Transformer-Guided Swarm Intelligence for Frugal Neural Architecture Search

2026-07-13Machine Learning

Machine LearningArtificial IntelligenceNeural and Evolutionary Computing
AI summary

The authors present a new method to design deep learning models much faster and on regular consumer hardware, instead of needing huge supercomputers. They mix two techniques: a Transformer model to explore many possible designs broadly, and a bee-inspired algorithm to improve the designs locally. They add a trick to keep the search varied and avoid getting stuck too early. Tested on image and fraud detection tasks, their method finds smaller, efficient models quickly that still perform well, showing promise for practical use on everyday devices.
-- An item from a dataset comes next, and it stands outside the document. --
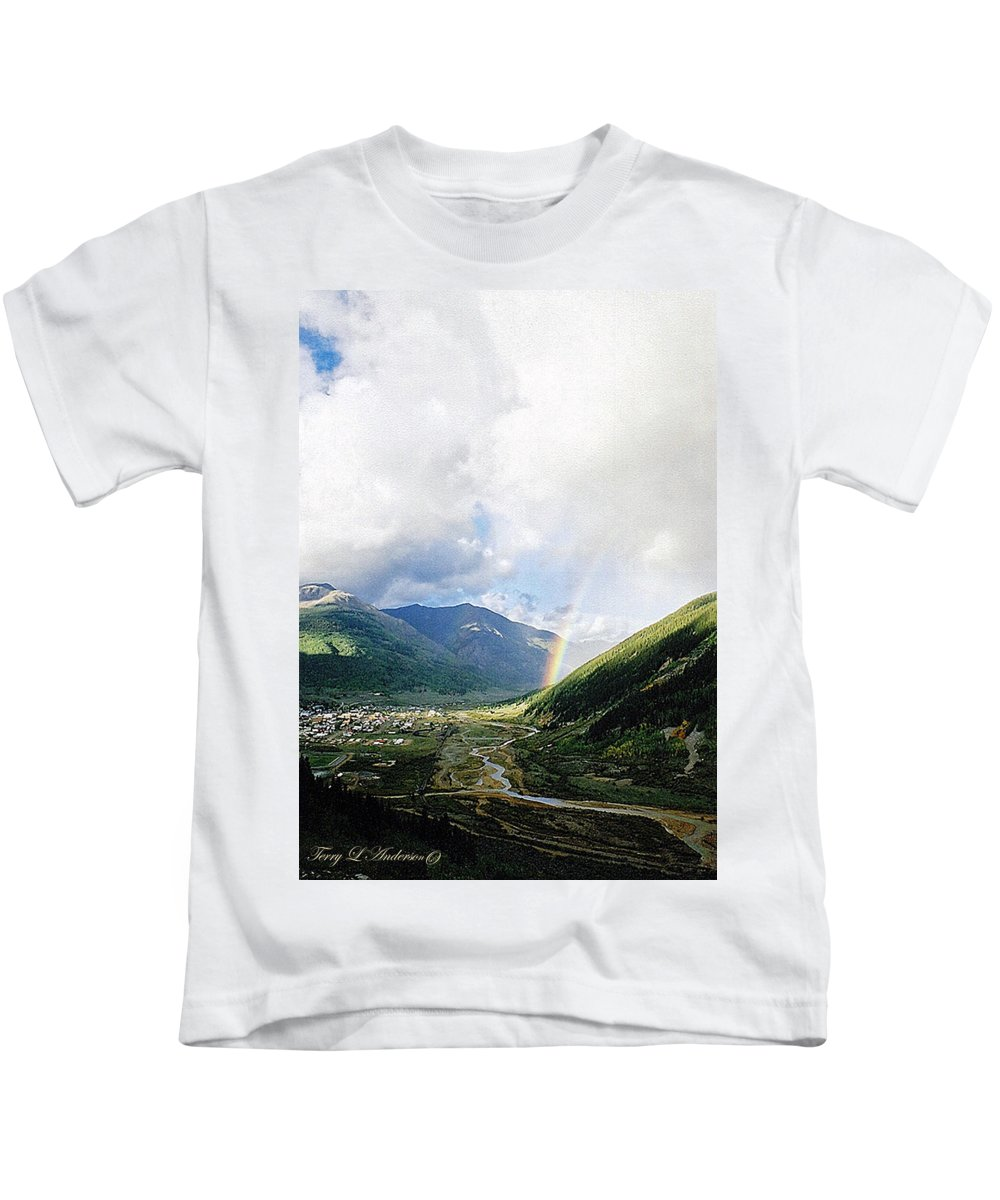 Longing Kids T-Shirt featuring the photograph Longing by Terry Anderson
Neural Architecture SearchTransformerReinforcement LearningArtificial Bee ColonyEntropy MechanismCIFAR-10Model CompressionF1-ScoreEdge DeploymentImbalanced Data
Authors
Romain Amigon
Abstract
Neural Architecture Search (NAS) has automated the design of deep learning models but traditionally requires massive computational resources, often measured in thousands of GPU-days. In this paper, we propose a frugal and memetic NAS framework designed to democratize architecture design on consumer-grade hardware. Our approach combines the global macro-search capabilities of an autoregressive Transformer controller, trained via Reinforcement Learning (RL), with the local micro-exploitation of an Artificial Bee Colony (ABC) algorithm. To prevent premature convergence during the RL phase, we introduce a dynamic entropy mechanism that forces topological exploration upon detection of performance stagnation. Evaluated on a standard GPU (NVIDIA RTX 3060), our hybrid method effectively resolves the "cold-start" problem inherent in metaheuristics. By algorithmically penalizing network depth, our framework actively mitigates model bloat: on the CIFAR-10 dataset, it discovers an efficient architecture reaching 84.85% accuracy with only $\sim$174,000 parameters (significantly smaller than standard baselines like ResNet-20) in 3 hours of search time. Furthermore, we demonstrate the framework's flexibility by applying it to credit card fraud detection, directly optimizing the F1-Score on highly imbalanced tabular data to reach a F1-Score of 0.71 with a compact network of $\sim$4,600 parameters. These results suggest that our approach can yield tailored, accessible, and highly parameter-efficient deep learning models suitable for edge deployment.